L’11 gennaio a Portici (Napoli), in occasione della presentazione del volume Immigrazione e accoglienza di Carmela Ferrara presso la libreria Libridine, si è tenuto un interessante dibattito su femminismo intersezionale e violenza di genere. Ad animarlo Lilia Giugni, ricercatrice presso il Centro Studi di Innovazione sociale dell’Università di Cambridge e co-fondatrice nonché direttrice del think tank britannico GenPol: Gender & Policy Insights.
L’abbiamo raggiunta telefonicamente, per saperne di più circa le sue attività e i suoi studi d’intersezione tra diritti civili e sociali.
Dottoressa Giugni, di cosa si occupa, precisamente, all’Università di Cambridge?
Da ricercatrice e attivista, mi occupo di questioni di genere e giustizia sociale e sono una Fellow della Royal Society of Arts and Commerce.
Femminismo e studi di genere: a che punto è la riflessione e la ricerca scientifica relativamente a questi ambiti?
Oggi assistiamo tanto a un revival dei femminismi e a un’esplosione di interesse per le questioni di genere, quanto a una crisi di rigetto verso queste stesse tematiche. Questa tensione si osserva sia negli studi di genere, come specifico settore accademico, che nella ricerca e nel dibattito multidisciplinare su temi limitrofi. In Gran Bretagna, per esempio, i contributi su questioni legate ai diritti delle donne e delle comunità Lgbtq+ sono in continuo aumento e in costante richiesta, anche come conseguenza del rinnovato attivismo femminista nella società. Al tempo stesso, però, cresce e diventa più virulenta anche l’opposizione ai valori che ispirano questo ambito di studi, un’opposizione che si manifesta, tra l’altro, in varie forme di men’s rights activism, cioè la complessa galassia della militanza anti-femminista.
Come si manifestano queste spinte oppositive e reazionarie?
Si manifestano tramite eventi e outlet di vario genere, atteggiamenti sessisti e omo-lesbo-bi-trans-fobici che cercano legittimazione anche nelle università e nel sistema di produzione dei saperi.
E in Italia a che punto è la notte relativamente all’ambito degli studi di genere?
In Italia, salvo rare per quanto importanti eccezioni, il filone degli studi di e sul genere è sempre stato fragile perché sotto-finanziato e spesso addirittura avversato.
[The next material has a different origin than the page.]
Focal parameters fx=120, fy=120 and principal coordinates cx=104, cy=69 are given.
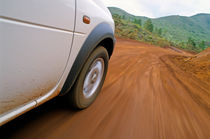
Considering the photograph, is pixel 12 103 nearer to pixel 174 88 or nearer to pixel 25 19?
pixel 25 19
Oggi riscontriamo un forte interesse soprattutto nella componente studentesca e tra le ricercatrici e i ricercatori più giovani, ma scontiamo anche la presenza di una radicatissima (e tendenziosa) retorica conservatrice che ha fatto del concetto stesso di genere uno spauracchio da agitare per fini politici. Credo che due strade possano offrire spunti e soluzioni utili. In primis, e fermo restando il valore degli studi di genere come disciplina, è importante incoraggiare l’esplorazione e l’integrazione di prospettive di genere in tutti i settori. Occorre far passare il messaggio che comprendere le questioni di genere significa gettar luce su fondamentali questioni economiche, sociali e culturali, e contribuire a trovare soluzioni efficaci.
Insomma, la sua soluzione è in una prospettiva d’analisi intersezionale?
Senza dubbio. Proprio per questo motivo, una visione intersezionale, se applicata con intelligenza a livello non solo teorico ma pratico, può contribuire a mettere in luce come le discriminazioni e la violenza di genere siano inscindibilmente legate ad altre forme di ingiustizia sociale, e come ‘connettere i puntini’ sia indispensabile sia per comprendere la nostra società che per costruirne una migliore.